A user, such as a business analyst, may use a graph-based business process language, such as Business Process Modeling Notation (“BPMN”), to create a model for a business process. Some examples of BPMN are provided by the 1.2 and 2.0 Specifications available from the Business Process Management Initiative of the Object Management Group. As compared to other process languages, such as the Business Process Execution Language (“BPEL”), BPMN may cover a greater range of workflow patterns (and provide improved expressiveness) and may also simplify modeling for non-technical audiences, such as business people. This simplification is, in some cases, associated with reduced technical constraints as compared to the restrictions imposed by other business process languages. For example, BPMN allows for modeling non block-structured flows where model entities (e.g., activities, gateways, and events) may be arbitrarily interconnected.
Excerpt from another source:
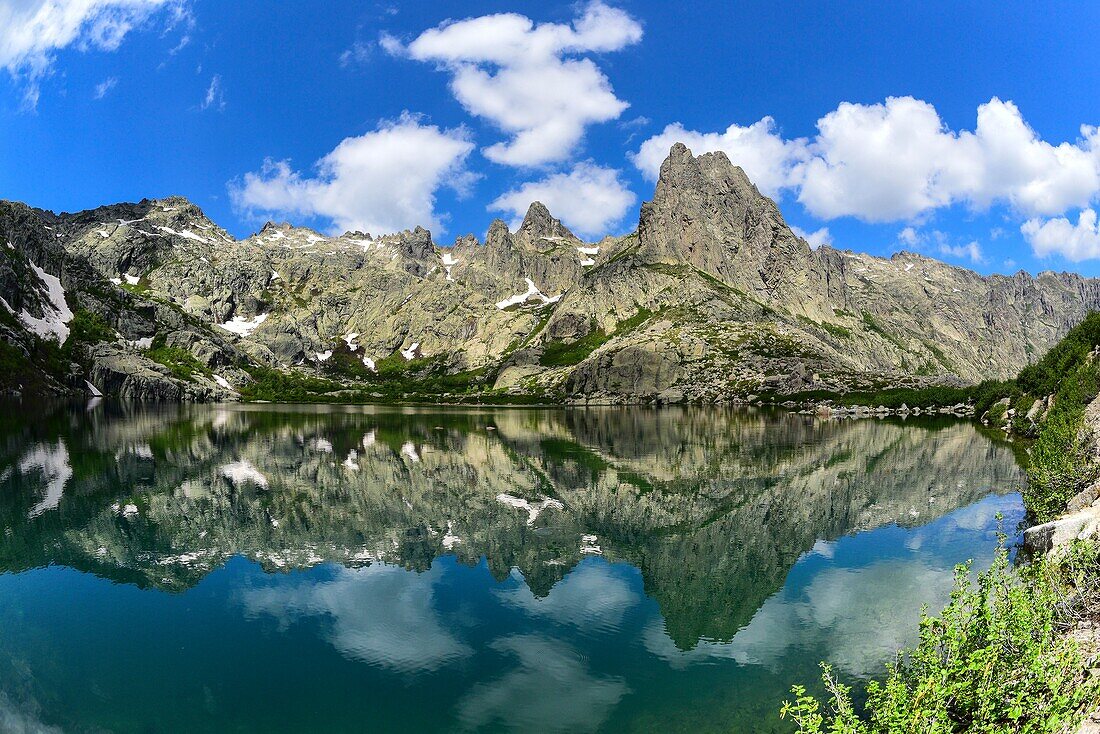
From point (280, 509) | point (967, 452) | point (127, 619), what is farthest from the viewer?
point (967, 452)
As result, BPMN may closely align with how domain experts (e.g., non-IT professionals including business analysts) conceive of and/or communicate business processes.
Even though a wide range of workflow patterns are supported, BPMN may still have some limitations. For example, BPMN supports a “thread split” pattern, where one thread is split into a number of concurrent threads that each follow the same control flow. This can be achieved, for example, using Multiple Instances (“MI”) and/or Loop activities. Note that the same result might also be achieved using basic modeling elements such as an AND-split or inclusive OR-split paired with an XOR merge. Once a thread is split into a number of concurrent threads performing the same control flow, they may be merged back together when the number of threads was pre-determined and known at design-time. In some cases, however, the number of concurrent threads might be unknown until runtime and may, in some cases, depend on input data. In such a situation, in may be impractical to use BPMN constructs to merge the threads. For example, gateways (e.g., AND, XOR, and OR gateways) could be used to merge threads, but in this case all threads execute the same flow control (and, therefore, arrive at the same incoming edge of the gateway). As AND and OR gateways synchronize threads arriving at different sequence flow connectors (executing a different flow of control), they might lead to an erroneous execution of processes (and may also prevent processes from being terminated properly, taking up resources and even interfering with other process instances). For example, it may lead to a situation associated with a lack of synchronization.
Accordingly, methods and mechanisms for automatically and efficiently handling concurrent threads may be provided in association with some embodiments described herein.